Wednesday, April 29, 2009

OK -- I'm back.....

....after a four month hiatus. Someone told me that blogs have a life span (Mr. Jim), and I started to think mine had reached the end of its.

But maybe not.... I have a few more stories. Let's give it another whirl and see how this goes. I'll start out with something innocuous like:


All the pretty flowers. and. the weather.

You can't go wrong on weather. (In fact, I've discovered large areas of our country where that's an acceptable topic of conversation 85% of the time.)

After that I'll move on to my latest attempts to board the Trimet buses with my eensy-weensy foldup bike. You know, the Brompton? The one that's advertised in all its positions on the side of the TriMet buses?

But wait: first I just want to say -- Number 1, Hi. Number 2, I can't believe my good fortune of living in a city that so bursts at the seams with flowers every spring. I mean I just can't take it all in. I can hardly continue down the street because I want to stop and stare at each scene for about four hours. Too bad it's not warm enough to stay in any one spot for long. That's the thing in Oregon. The flowers come out, but we're not ready. I want to throw myself on the petal-strewn grass under the plum trees, but the ground is usually wet and even when it's not, I'd freeze to death in five minutes.

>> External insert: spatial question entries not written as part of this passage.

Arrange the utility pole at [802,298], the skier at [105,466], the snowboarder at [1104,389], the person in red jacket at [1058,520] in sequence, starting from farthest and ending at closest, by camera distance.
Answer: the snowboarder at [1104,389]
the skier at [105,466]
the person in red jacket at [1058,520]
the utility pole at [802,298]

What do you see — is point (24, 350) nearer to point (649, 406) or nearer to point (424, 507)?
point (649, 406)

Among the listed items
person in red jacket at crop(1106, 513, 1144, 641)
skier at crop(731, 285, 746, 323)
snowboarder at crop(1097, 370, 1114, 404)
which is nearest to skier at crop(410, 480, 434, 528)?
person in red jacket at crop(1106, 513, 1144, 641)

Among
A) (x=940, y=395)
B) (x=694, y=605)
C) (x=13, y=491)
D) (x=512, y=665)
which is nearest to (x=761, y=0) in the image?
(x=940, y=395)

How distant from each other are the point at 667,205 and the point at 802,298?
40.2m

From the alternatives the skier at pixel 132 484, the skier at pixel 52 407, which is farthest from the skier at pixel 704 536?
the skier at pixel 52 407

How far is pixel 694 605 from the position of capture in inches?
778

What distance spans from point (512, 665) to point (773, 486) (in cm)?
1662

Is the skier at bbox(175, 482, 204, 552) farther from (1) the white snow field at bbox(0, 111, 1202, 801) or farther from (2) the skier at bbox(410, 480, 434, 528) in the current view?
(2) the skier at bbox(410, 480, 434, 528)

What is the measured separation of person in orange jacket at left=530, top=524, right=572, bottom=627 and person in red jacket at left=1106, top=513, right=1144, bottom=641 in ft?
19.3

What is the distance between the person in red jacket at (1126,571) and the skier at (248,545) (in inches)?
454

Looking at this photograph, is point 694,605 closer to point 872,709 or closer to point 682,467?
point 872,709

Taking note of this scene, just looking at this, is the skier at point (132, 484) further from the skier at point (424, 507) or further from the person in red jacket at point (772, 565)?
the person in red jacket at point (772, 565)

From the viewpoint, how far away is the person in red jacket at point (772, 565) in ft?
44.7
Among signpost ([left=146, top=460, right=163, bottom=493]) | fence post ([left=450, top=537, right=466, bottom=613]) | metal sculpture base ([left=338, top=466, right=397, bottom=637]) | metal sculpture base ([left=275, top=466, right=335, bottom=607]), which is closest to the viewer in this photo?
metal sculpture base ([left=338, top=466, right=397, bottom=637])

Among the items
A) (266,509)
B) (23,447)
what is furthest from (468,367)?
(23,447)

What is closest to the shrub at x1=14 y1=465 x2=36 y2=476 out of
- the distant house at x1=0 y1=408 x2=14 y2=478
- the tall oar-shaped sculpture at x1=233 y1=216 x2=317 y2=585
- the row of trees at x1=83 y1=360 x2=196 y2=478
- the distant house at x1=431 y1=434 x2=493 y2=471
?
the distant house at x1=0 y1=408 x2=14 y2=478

So other than in the visual sense, we can't really wallow in spring around here. Temperature-wise, we go from winter directly to summer, and that doesn't happen till the fourth of July. And by then it's getting dark earlier again, and it cools way down. Those long sultry summer nights you read about in novels, we don't have those. We have a few glorious warm and occasionally dry days during the spring, but only to string us along, keep us all from slitting our wrists till summer comes.

I'm not complaining, I'm just telling the truth -- do we want scores of people moving to Oregon when they see my gorgeous pictures? I think not. People get fooled all the time, and move here. Then they hate it for the other 295 days. We don't need that. Only people who love to be damp all the time can come.

Meanwhile, for those of us that already live here, there's a way to cope -- a way to wallow in the spring without dying of hypothermia. You know what I'm going to say, so let's say it together:

RIDE...................YOUR............... BIKE.

Or walk. Either one will allow you to actually EXPERIENCE the outdoors. You climb into a car every time you leave your house, you'll experience: the inside of a car. Not as nice.